Quick background: RASP is a model bill for state lawmakers. It is likely to be considered this week at ALEC’s annual Washington, D.C. meeting. ALEC is the non-partisan association of state lawmakers dedicated to limited government, free markets, and federalism.
RASP instructs state agencies (1) not to prepare to implement EPA’s Clean Power Plan (CPP) until the rule’s legality has been fully resolved in courts, and (2) not to expend funds to execute a CPP implementation plan until committees of jurisdiction in the state legislature approve the plan.
The first of those restrictions is protection against government waste. The CPP is a legal mess, so it makes no sense for states to develop implementation plans until the judicial system resolves the many predictable legal controversies. The second restriction safeguards democracy by ensuring that state elected officials, not bureaucrats, have the final say in how the state implements the CPP in the unlikely event courts uphold the rule.
Yesterday, NRDC hosted a press conference call in which spokespersons for the group asserted that RASP would “paint states into a corner” and make it harder for them to shape their own policies, according to E&E News. NRDC’s point seems to be that if a state refuses to submit its own implementation plan, EPA will impose a federal plan without input from state officials.
That threat is an empty suit. Unlike all previous EPA rules requiring states to adopt emission performance standards for “existing” stationary sources under §111(d) of the Clean Air Act, CPP performance standards cannot be achieved by requiring installation of specific control technologies at “designated facilities” — a power clearly within EPA’s jurisdiction.

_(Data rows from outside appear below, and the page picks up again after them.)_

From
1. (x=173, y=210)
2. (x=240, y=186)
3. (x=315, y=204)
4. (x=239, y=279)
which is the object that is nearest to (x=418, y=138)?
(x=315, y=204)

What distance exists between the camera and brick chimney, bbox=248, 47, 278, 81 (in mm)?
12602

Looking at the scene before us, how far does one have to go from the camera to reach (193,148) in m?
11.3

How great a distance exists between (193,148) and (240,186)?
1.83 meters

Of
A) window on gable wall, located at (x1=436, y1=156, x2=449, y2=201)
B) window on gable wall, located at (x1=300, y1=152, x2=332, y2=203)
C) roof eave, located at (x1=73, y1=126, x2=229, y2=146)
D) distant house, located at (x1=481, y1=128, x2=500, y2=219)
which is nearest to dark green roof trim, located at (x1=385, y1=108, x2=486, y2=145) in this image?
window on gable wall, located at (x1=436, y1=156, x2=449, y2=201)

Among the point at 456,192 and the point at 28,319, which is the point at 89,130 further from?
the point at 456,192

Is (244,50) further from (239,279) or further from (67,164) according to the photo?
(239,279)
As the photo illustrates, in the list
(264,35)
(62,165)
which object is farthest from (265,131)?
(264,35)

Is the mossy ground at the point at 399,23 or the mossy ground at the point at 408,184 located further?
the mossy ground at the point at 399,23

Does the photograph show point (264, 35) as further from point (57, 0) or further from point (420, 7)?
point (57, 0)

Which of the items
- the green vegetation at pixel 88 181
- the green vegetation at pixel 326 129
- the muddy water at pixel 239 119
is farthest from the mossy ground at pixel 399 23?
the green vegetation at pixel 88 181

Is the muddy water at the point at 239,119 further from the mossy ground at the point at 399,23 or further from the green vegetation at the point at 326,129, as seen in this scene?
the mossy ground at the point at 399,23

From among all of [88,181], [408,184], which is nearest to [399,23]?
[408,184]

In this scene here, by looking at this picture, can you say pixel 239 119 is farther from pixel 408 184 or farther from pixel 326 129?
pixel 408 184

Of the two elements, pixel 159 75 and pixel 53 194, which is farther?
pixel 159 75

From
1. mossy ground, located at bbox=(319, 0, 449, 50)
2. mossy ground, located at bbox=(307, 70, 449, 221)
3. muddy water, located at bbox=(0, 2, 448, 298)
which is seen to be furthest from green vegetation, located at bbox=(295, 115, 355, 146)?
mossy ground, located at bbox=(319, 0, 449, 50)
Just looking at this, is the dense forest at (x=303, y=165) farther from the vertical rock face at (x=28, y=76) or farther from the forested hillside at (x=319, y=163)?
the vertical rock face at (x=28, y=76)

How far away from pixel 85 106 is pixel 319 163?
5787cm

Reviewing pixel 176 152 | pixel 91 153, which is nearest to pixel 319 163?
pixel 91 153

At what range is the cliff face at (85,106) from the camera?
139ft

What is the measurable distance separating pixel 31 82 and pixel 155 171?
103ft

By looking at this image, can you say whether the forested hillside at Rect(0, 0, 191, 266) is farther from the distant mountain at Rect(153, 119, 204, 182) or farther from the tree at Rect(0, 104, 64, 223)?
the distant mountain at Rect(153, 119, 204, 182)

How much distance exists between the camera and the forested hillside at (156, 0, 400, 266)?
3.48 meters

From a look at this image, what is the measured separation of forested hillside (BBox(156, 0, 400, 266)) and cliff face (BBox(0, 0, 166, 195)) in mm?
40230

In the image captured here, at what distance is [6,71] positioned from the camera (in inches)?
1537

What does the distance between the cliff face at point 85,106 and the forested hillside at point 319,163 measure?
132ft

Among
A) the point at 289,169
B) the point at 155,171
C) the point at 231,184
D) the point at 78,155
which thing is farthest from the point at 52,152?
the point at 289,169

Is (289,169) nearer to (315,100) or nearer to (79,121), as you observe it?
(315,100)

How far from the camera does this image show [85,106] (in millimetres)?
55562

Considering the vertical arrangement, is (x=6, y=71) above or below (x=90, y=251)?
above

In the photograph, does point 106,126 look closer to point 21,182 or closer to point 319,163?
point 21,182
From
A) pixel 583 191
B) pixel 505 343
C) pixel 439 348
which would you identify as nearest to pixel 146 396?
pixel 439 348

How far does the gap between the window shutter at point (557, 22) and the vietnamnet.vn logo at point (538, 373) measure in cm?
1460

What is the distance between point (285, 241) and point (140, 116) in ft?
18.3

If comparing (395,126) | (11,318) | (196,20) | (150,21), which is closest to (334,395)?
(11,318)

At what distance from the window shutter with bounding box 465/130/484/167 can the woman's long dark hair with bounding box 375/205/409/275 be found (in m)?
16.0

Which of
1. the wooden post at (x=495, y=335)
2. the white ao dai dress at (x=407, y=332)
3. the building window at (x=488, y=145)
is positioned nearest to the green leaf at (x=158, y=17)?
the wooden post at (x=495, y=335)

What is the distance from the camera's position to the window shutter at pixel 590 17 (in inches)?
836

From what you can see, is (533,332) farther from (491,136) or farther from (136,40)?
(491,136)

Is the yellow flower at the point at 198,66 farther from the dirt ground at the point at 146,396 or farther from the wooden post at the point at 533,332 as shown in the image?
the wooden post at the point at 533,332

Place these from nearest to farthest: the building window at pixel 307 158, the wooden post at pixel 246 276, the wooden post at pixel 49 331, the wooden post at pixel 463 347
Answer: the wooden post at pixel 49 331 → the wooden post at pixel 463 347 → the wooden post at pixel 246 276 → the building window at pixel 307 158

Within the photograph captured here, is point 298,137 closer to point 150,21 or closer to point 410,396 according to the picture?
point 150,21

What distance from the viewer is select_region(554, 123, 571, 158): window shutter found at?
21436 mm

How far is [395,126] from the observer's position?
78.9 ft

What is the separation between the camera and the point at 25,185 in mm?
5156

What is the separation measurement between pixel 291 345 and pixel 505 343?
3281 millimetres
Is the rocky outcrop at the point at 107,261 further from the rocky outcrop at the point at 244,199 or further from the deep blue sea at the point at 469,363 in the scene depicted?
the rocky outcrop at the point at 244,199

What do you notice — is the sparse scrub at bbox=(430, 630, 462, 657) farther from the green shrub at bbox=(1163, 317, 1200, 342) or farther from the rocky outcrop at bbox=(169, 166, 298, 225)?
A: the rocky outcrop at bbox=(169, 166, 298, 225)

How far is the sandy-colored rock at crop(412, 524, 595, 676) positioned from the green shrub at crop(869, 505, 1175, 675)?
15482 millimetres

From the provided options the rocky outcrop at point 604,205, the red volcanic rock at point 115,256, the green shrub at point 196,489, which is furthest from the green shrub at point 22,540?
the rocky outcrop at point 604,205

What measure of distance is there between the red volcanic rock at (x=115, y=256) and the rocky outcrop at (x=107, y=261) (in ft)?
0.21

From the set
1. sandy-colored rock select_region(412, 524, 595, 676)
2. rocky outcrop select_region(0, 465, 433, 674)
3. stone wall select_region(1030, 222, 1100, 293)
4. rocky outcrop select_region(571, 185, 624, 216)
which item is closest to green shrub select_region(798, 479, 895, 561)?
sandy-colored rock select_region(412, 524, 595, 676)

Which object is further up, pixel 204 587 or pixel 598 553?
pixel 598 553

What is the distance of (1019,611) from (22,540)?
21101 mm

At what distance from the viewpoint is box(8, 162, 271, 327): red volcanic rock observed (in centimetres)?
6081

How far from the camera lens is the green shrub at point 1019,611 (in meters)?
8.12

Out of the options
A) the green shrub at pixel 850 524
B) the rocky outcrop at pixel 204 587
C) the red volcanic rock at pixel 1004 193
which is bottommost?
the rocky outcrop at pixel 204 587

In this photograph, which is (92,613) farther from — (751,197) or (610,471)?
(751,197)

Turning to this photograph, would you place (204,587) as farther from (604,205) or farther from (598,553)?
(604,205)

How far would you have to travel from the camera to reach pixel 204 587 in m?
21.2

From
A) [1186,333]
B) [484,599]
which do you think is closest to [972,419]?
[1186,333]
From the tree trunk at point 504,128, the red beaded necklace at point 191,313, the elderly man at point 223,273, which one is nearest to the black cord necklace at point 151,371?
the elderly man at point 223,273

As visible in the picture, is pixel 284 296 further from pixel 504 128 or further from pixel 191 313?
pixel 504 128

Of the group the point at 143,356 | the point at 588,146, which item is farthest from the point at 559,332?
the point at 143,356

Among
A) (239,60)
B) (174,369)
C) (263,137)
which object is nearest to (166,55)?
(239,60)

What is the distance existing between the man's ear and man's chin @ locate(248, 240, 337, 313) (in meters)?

Rather, the standards can be achieved only by enacting or amending state electricity laws and regulations. Only state lawmakers and agencies acting pursuant to state statutes have such authority. If states ‘just say no,’ EPA is out of luck. EPA cannot impose its own plan, because the agency has no authority to enact or amend state renewable energy requirements, generation fleet dispatch policies, or demand-reduction incentives like rebates for programmable thermostats.
What’s more, as attorney Peter Glaser points out, EPA can’t even threaten to punish the state with loss of highway funding, because the Clean Air Act does not authorize sanctions for failure to comply with §111(d).
Wonderful news, though it’s not the main point of this post. Simmons provides new evidence (new to me, anyway) that the CPP’s hypothetical climate impact is too tiny measure or verify.
As noted previously on this blog, Cato Institute scientists Patrick Michaels and Chip Knappenberger, using MAGICC, a climate model developed with EPA support, estimate the CPP will avert less than 0.02°C of global warming by 2100. Simmons quotes the two scientists on the CPP’s insignificance as climate policy: “We’re not even sure how to put such a small number into practical terms, because, basically, the number is so small as to be undetectable.”
Simmons goes on to document that, at least with current observational technology, the CPP’s hypothetical climate impact is too small to be measured.
To further put 0.02°C in context, in the National Oceanographic and Atmospheric Administration’s (NOAA) temperature estimates of the whole earth have the margin of error is +/- 0.07°C. In other words, the impact of this regulation is less than a third of NOAA’s ability to reliably measure temperature.